Vaccines in 2026: Catch-Up Schedules, New Shots and African Vaccination Week
Quick answer
Childhood vaccines remain one of the most effective ways to protect South African children from serious disease. The EPI-SA schedule was updated in January 2024 with the combined measles and rubella (MR) vaccine replacing measles alone, and a Tdap booster at six years replacing the old Td shot. New shots have arrived in the 2026 private schedule too, including meningococcal B, the maternal RSV vaccine Abrysvo, and nirsevimab for infants. If your child has missed doses, catch-up is available for most vaccines up to age fifteen. African Vaccination Week in late April is a good prompt to pull out the Road to Health Booklet (RtHB) and check what your child still needs.
Key points
- The EPI-SA schedule was revised in January 2024, with measles and rubella combined (MR) and a Tdap booster at six years
- Catch-up vaccination is possible for most vaccines up to age fifteen, but rotavirus has a strict cut-off at 24 weeks
- The HPV catch-up campaign is reaching girls who missed their Grade 5 shot any time since 2014
- Two RSV prevention options are now available in SA private pharmacies: the Abrysvo maternal vaccine (28 to 36 weeks of pregnancy) and nirsevimab (a single injection for the baby)

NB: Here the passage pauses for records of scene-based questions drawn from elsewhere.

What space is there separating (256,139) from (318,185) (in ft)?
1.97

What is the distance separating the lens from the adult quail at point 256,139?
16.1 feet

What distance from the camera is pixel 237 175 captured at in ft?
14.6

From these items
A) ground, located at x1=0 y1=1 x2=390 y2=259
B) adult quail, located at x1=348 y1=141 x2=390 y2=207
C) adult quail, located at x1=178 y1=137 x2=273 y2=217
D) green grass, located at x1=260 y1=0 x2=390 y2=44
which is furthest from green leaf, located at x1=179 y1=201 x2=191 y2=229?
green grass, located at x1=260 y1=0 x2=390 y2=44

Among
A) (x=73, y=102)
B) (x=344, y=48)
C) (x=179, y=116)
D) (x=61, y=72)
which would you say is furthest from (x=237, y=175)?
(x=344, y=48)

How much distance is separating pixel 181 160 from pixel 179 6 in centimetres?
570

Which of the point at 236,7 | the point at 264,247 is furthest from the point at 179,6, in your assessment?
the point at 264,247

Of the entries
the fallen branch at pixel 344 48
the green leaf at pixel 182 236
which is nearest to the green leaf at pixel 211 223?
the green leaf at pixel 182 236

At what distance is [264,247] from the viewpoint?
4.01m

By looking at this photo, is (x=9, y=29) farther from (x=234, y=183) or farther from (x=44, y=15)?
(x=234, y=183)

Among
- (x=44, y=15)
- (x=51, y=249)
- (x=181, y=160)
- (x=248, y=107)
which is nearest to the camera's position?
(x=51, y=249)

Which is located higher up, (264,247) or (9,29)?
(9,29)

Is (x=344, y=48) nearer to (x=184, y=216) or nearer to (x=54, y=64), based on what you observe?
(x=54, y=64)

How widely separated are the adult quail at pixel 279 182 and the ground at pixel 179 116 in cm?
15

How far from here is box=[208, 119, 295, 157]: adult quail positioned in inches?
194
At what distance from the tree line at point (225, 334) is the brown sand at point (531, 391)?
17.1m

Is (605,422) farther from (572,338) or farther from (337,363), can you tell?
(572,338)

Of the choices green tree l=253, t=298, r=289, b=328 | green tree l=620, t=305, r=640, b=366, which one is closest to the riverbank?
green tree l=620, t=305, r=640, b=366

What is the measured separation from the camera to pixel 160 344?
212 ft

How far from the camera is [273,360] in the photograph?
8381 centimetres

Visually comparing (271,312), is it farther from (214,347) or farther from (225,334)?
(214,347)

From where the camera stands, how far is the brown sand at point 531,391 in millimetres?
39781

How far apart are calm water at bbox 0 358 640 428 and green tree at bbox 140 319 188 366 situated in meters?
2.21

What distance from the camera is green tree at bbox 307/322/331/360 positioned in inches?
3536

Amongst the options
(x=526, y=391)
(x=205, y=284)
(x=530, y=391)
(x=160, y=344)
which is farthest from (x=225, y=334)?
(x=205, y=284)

- Meningococcal B vaccine (Bexsero) is new on the 2026 private schedule at eighteen weeks and twelve to fifteen months
- About one in five South African children under one missed at least one vaccine last year, per NDoH 2023/24 data
What's new in South African vaccines
The National Department of Health revised the EPI-SA schedule in January 2024. The most important changes for parents:
Measles and rubella combined (MR)
The measles-only vaccine given at six and twelve months was replaced by the MR vaccine, which protects against both measles and rubella in one shot. Rubella (German measles) is usually mild in children, but if a pregnant woman catches it in early pregnancy, it can cause serious birth defects including deafness and heart problems in the baby. Including rubella in the childhood schedule helps protect future pregnancies in the community.
Tdap at six years
The old Td booster (tetanus and diphtheria only) was upgraded to Tdap, which adds acellular pertussis protection. Whooping cough has made a comeback in several countries including South Africa, and the booster helps maintain immunity through primary school. The 12-year booster is also Tdap, and pregnant women are offered Tdap between 26 and 34 weeks in each pregnancy to pass antibodies to the newborn.
HPV catch-up campaign
A catch-up campaign is reaching girls who missed their HPV vaccine in Grade 5 any time since the schools programme started in 2014. The vaccine prevents the strains of HPV that cause most cervical cancers. Current NDoH guidance follows WHO SAGE 2022, accepting a single dose as sufficient for girls aged nine to fourteen, though immunocompromised patients still need the full course.
PCV switch
The pneumococcal conjugate vaccine used in the public sector switched from PCV13 to PCV10 in 2024. The two vaccines are considered interchangeable for catch-up purposes, so if your child had PCV13 doses previously, no extra doses are needed.
The 2026 routine schedule
At birth, babies receive BCG (against TB) and oral polio drops. Hepatitis B vaccine at birth is only given if the mother tested positive for HBsAg during pregnancy.
At six, ten, and fourteen weeks, babies receive the hexavalent shot (protecting against diphtheria, tetanus, whooping cough, polio, Haemophilus influenzae type b, and hepatitis B), plus oral rotavirus drops and the pneumococcal conjugate vaccine.
At six months, the first dose of measles and rubella (MR) vaccine is given. A second dose follows at twelve months. At nine months, the third dose of pneumococcal conjugate vaccine is given.
At eighteen months, a fourth hexavalent booster completes the primary course. A Tdap booster follows at six years, another at twelve years.
Girls and boys aged nine and older in Grade 5 receive the HPV vaccine in school-based campaigns.
Catch-up: it's rarely too late
Life happens. Babies get sick at clinic appointments, families move, the RtHB gets misplaced, and during the COVID years many families fell behind. The good news is that South African catch-up schedules are designed for exactly this. You don't restart from scratch. The NDoH catch-up guideline published in 2024 lets health workers pick up where a child left off.
Vaccines with upper age limits
BCG can be given up to twelve months. Beyond that age, the vaccine is no longer recommended because children living in South Africa will have had environmental exposure to tuberculosis, and the protection it offers is limited.
Oral polio drops are given up to six months of age in the routine schedule. Older children who need polio protection get it through the inactivated polio component of the hexavalent vaccine.
Hexavalent (DTaP-IPV-Hib-HepB) can be given for catch-up up to five years. Doses are spaced four weeks apart, and a fourth dose is given at twelve months or later, provided the child is at least eighteen months old.
Pneumococcal conjugate vaccine catch-up goes up to six years (72 months). The number of doses needed depends on the child's age at the first dose, with fewer doses required for older children.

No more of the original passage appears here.